The appellate Commonwealth Court looked at the case law and the “going and coming rule,” which prohibits recovery for injuries sustained commuting to and from work. The court looked to see whether any of the exceptions to this rule applied. If the claimant had a contract that included transportation to and from work, had no fixed place of employment, was on a special mission for the employer, or under special circumstances where the business interests of the employer were furthered, he or she may be able to recover under the Act. The injured person argued that as a cable technician, he had no fixed place of employment and thus was a “traveling employee” under an exception.
The Court looked to a prior non-precedential case that considered a cable repairman to be a “traveling employee” and held that the employee in this case was a traveling employee under the exception. If given the label of a “traveling employee,” the injured employee is under the presumption that any driving is within the scope of employment, and it is up to the employer to to show that the employee abandoned his or her post. The Commonwealth Court continued and determined that the injured driver did not abandon his post when the wreck occurred, and he was furthering the interests of the employer.
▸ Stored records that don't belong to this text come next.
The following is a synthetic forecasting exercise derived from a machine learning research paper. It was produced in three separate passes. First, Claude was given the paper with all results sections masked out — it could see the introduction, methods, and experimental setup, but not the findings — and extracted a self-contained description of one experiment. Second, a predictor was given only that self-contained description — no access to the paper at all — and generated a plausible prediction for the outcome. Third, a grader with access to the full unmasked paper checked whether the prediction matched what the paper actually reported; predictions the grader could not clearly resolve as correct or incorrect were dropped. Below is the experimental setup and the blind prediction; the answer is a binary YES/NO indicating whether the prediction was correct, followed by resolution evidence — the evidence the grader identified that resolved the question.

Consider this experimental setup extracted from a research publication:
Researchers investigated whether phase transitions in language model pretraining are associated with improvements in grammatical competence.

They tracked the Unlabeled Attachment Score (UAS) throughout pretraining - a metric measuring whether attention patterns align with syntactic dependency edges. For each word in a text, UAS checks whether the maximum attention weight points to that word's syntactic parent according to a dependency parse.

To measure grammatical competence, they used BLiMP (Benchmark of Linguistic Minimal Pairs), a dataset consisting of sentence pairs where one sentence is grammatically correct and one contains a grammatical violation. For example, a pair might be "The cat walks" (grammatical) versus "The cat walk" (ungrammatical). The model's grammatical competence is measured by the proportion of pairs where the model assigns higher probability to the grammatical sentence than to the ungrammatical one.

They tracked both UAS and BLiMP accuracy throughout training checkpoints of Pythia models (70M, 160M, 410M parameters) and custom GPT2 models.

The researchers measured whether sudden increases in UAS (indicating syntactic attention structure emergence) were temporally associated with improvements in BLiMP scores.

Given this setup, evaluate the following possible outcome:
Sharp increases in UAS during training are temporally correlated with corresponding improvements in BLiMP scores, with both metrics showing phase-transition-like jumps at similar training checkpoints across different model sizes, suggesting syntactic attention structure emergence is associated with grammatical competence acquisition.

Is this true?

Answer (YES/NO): YES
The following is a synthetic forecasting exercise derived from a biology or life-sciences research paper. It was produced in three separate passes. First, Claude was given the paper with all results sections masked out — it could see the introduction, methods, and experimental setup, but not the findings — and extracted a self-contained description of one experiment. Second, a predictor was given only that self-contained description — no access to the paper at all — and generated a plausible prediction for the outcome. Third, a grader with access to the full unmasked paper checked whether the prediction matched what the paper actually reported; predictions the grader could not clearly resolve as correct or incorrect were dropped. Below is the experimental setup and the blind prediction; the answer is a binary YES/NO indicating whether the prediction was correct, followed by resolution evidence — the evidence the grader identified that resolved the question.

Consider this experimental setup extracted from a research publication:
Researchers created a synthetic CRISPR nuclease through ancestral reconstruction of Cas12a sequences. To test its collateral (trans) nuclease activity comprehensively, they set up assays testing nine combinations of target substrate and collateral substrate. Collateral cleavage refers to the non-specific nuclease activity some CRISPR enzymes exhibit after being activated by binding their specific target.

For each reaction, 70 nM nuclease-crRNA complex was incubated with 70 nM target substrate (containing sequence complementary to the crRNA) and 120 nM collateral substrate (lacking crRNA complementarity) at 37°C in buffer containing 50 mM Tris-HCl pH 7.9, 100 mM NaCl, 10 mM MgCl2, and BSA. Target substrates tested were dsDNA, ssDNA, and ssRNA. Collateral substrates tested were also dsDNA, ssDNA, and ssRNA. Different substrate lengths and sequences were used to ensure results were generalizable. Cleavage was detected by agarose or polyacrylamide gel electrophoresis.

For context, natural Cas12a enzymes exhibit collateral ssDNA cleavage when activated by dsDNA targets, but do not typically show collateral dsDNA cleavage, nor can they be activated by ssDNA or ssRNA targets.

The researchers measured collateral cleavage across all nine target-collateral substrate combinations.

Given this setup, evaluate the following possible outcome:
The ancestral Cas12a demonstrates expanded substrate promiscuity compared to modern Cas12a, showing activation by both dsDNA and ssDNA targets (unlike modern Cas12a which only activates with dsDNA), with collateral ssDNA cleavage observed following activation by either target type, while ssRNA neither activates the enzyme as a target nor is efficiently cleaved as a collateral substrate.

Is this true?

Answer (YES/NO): NO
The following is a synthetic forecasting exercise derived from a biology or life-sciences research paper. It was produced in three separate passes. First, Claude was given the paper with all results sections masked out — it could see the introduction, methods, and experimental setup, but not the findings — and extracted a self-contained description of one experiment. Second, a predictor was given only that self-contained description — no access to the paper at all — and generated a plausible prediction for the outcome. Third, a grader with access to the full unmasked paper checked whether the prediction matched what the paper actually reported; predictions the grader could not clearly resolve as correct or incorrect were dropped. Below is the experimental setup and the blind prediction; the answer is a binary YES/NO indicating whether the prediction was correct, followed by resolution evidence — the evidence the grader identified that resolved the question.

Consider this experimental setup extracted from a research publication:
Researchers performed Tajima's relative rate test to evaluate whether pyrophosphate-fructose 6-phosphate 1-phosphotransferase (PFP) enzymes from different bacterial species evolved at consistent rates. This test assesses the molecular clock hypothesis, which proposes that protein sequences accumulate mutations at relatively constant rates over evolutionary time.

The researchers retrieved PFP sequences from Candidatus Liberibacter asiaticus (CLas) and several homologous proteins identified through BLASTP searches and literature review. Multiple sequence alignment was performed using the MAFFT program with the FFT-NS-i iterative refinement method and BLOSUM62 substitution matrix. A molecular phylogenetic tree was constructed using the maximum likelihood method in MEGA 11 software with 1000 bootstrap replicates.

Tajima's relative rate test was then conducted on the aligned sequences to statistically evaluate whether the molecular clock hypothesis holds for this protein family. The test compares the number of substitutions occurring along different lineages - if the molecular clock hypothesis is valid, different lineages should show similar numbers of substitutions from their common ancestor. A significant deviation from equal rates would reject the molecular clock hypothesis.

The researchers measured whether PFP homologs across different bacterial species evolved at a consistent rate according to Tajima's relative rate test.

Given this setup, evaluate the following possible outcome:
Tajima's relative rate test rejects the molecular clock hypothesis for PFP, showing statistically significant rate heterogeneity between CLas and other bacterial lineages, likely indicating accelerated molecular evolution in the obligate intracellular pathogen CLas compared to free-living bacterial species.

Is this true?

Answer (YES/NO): NO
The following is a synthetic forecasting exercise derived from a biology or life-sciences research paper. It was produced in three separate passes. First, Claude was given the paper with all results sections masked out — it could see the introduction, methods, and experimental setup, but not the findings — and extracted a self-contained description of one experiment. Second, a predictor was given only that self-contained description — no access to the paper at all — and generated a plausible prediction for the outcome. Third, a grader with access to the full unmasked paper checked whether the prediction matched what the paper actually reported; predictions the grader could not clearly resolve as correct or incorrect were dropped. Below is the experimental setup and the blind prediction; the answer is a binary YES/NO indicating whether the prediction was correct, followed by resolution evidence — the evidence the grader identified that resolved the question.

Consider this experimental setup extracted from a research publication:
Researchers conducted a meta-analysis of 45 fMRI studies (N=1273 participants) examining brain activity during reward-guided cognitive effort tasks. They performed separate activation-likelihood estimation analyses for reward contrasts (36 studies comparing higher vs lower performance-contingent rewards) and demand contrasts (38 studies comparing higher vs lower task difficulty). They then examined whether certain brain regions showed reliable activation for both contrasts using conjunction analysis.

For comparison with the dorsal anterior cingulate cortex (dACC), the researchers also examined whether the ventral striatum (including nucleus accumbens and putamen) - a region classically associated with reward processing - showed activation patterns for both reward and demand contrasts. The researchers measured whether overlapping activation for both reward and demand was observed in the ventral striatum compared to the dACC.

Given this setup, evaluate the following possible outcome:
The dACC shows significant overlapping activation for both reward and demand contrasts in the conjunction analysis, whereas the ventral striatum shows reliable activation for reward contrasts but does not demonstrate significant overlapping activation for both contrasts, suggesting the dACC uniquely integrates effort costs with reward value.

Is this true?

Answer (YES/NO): NO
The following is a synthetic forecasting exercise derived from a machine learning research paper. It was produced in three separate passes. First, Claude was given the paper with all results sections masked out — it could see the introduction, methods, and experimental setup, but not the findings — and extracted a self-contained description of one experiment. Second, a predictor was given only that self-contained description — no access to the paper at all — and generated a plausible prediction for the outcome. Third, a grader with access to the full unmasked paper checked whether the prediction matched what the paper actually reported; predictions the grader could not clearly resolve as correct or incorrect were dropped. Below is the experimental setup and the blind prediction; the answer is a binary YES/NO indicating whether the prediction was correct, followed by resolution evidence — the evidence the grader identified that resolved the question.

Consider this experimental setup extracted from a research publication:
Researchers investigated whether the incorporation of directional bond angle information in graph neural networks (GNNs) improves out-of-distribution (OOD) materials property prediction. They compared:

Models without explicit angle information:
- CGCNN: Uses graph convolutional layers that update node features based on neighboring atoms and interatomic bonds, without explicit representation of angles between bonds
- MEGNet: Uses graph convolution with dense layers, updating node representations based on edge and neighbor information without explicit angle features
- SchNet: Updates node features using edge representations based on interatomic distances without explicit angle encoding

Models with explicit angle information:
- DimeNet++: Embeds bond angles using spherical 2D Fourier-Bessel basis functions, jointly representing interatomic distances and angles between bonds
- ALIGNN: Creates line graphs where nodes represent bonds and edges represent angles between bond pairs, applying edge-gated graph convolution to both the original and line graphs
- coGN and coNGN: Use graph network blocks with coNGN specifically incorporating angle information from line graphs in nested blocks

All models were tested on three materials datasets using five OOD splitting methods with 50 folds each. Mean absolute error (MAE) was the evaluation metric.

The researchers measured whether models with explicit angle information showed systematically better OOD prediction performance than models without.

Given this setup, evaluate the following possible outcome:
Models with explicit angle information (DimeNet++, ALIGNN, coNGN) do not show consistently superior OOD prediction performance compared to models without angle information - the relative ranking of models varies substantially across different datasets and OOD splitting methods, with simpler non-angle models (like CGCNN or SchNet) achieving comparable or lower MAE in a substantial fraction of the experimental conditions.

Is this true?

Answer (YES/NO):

The court reversed the finding of the WJC and ruled that the injured man qualified for compensation under the Act.
The Pennsylvania workers’ compensation attorneys at Needle Law Firm have the experience you need to successfully pursue your claim. We know that employers’ insurance companies are not interested in providing you with the full amount of recovery you need, and we will aggressively litigate to maximize your benefits. For a free, confidential consultation today, contact our office at (570) 344-1266.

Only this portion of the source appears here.